I'm trying to deeply understand the math behind logistic regression. I think I'm almost there, but there is one little piece of the puzzle I haven't been able to fill in:
We assume a linear relationship between the predictor variables and the log-odds of the event that $Y=1$... $$l = \log_b\frac{p}{1-p} = \beta_0 + \beta_1x_1 + \beta_2x_x \dots$$
- Why can we assume that the log-odds is a linear combination of input variables
- Why can we assume that p is the probability of $Y=1$, rather than $Y=0$ (since the choice is binary).
I think all of these predictive models are fascinating.

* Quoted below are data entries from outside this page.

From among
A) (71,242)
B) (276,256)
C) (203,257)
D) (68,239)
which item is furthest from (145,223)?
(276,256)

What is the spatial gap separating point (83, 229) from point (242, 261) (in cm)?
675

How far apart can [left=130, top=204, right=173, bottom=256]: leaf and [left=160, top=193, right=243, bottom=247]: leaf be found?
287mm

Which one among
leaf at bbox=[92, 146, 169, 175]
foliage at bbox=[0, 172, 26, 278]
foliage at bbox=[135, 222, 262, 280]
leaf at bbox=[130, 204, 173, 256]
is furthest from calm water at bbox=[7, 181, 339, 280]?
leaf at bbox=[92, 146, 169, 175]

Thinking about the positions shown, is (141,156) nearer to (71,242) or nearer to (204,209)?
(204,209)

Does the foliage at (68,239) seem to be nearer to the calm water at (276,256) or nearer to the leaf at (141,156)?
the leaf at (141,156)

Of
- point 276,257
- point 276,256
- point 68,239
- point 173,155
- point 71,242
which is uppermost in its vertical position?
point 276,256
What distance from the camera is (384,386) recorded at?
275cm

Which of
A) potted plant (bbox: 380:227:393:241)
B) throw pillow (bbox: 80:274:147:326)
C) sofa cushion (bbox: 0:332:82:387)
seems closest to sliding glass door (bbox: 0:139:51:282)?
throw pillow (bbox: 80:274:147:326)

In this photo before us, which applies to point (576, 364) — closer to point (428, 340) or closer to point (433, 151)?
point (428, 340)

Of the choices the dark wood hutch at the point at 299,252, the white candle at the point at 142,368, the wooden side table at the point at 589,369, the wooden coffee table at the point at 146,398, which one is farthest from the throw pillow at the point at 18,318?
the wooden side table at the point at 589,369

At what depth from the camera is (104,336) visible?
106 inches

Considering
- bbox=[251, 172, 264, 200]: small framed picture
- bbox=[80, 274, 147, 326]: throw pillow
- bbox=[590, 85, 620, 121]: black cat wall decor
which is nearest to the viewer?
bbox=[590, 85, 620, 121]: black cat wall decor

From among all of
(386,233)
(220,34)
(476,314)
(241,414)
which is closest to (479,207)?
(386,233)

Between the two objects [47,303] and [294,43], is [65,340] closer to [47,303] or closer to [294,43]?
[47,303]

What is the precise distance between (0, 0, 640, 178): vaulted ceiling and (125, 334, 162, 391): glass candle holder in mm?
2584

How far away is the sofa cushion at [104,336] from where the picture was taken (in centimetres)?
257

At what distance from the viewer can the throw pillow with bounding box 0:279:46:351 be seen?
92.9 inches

I just got into machine learning, and since I recently finished school, I thought it'd be cool to keep my math skills fresh by digging deeper into the math behind the models.
I'll answer your first bullet point. (I'm sure a previous question, possibly on another SE, asked it before, but I can't find it today.)
If the $Y=0$ and $Y=1$ populations have the same covariance matrix but different means for Normal distributions of $x$, Bayes's theorem implies a constant $b$ exists satisfying $\frac{p}{1-p}=b^l$. Exchanging $p$ with $1-p$ is equivalent to $b\mapsto\frac1b$. The appropriate value of $b$ depends on the difference in means.